Caminhei até você pisando em brasa e sorrindo. Você me bagunçou tal qual Liniker canta... de um jeito tão gostoso que chega a ser dolorido. De certa forma, quando nos despedimos, sabia que não havia sido um encontro qualquer. No fundo, aquele momento estupidamente normal despertou algo. E logo eu, que nunca acreditei em almas gêmeas, senti que te conhecia de outras vidas. E fui embora com o coração na mão...

E cada encontro, mais sentia meus pés fora do chão... E sei que você flutuava comigo.
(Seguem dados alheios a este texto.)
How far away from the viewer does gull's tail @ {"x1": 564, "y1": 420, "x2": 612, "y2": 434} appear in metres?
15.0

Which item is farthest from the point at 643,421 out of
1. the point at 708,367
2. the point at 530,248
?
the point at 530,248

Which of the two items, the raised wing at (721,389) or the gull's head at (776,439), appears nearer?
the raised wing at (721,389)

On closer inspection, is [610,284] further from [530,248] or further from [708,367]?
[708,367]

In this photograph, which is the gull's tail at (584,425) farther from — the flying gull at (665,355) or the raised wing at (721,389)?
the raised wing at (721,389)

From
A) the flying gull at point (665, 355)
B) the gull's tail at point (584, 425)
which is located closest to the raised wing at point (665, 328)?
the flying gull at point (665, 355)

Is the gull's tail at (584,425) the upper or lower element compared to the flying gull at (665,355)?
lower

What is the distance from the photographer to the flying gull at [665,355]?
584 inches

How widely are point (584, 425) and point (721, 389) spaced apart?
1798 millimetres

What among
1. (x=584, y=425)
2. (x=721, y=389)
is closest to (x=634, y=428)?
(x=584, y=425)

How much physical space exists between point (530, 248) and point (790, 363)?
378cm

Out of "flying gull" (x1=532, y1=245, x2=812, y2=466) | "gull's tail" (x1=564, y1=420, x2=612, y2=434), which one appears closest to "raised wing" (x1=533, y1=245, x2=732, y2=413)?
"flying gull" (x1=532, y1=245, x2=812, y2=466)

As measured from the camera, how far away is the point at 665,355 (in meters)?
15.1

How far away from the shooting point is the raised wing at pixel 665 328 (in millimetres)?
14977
Nenhuma conversa nunca foi tão fluida. Tão leve. Tão suave. 

Sempre cito aquela frase que diz que a vida é a arte do encontro, embora haja tanto desencontro pela vida. E mais ainda aquela que diz que tudo acontece como tem que acontecer... Aconteceu? Preciso acreditar que sim, pra seguir em frente. A vida segue, você disse. Tem que seguir, disse de volta. Mesmo assim, depois de tantas voltas da vida, cá estamos nós de novo, no mesmo barco. Na mesma sintonia. Com o mesmo olhar desejoso dos olhos do outro. Os dois corações similarmente disparados, de cada lado do telefone.

Já que você me bagunçou... Deixa eu bagunçar você também?
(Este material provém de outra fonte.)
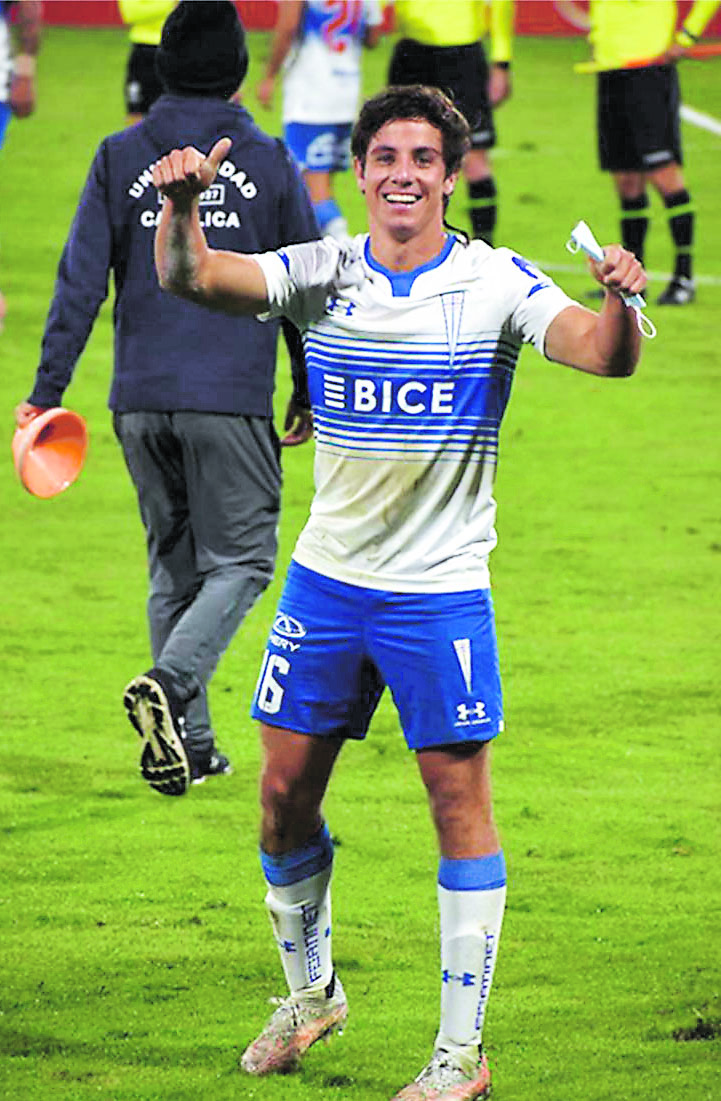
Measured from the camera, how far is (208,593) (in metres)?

Eu só quero um gole de cerveja. 
No seu copo. No seu colo e nesse bar. 


O resto a gente vê depois. 

domingo, 4 de fevereiro de 2018

dois cafés

"Feito essa gente que anda por aí
Brincando com a vida
Cuidado, companheiro!
A vida é pra valer
E não se engane não, tem uma só
Duas mesmo que é bom
Ninguém vai me dizer que tem
Sem provar muito bem provado
Com certidão passada em cartório do céu
E assinado embaixo: Deus
E com firma reconhecida!
A vida não é brincadeira, amigo
A vida é arte do encontro
Embora haja tanto desencontro pela vida"


Ele continua cruzando as pernas, não com um tornozelo sobre o joelho, mas joelho com joelho; cruzando um dos braços em frente a barriga e apoiando o cotovelo do outro sobre o pulso do primeiro; a mão do braço apoiado vai ao queijo e, ali, os dedos passeiam ora ao redor da boca, ora entre o queijo e a orelha, ora na barba, ora apenas parados por ali -  exatamente do jeito que imagino Caetano Veloso sentado num banco de madeira qualquer; ou como Freud certamente se punha pra pensar.

Os olhos continuam atentos. A conversa continua fluida. A adultice não lhe tirou a graça. Não houveram piadas sobre deuses e nem uma pitada de Kossovo. Tampouco falamos de Pessoa ou dos tempos do colégio. A vida ruge...


A calma continua a mesma, mas mais consolidada. Nem uma gota de insegurança. Café, só se for o mais café dos cafés. Existe uma confiança na voz, mais firme. E tanta história pra contar...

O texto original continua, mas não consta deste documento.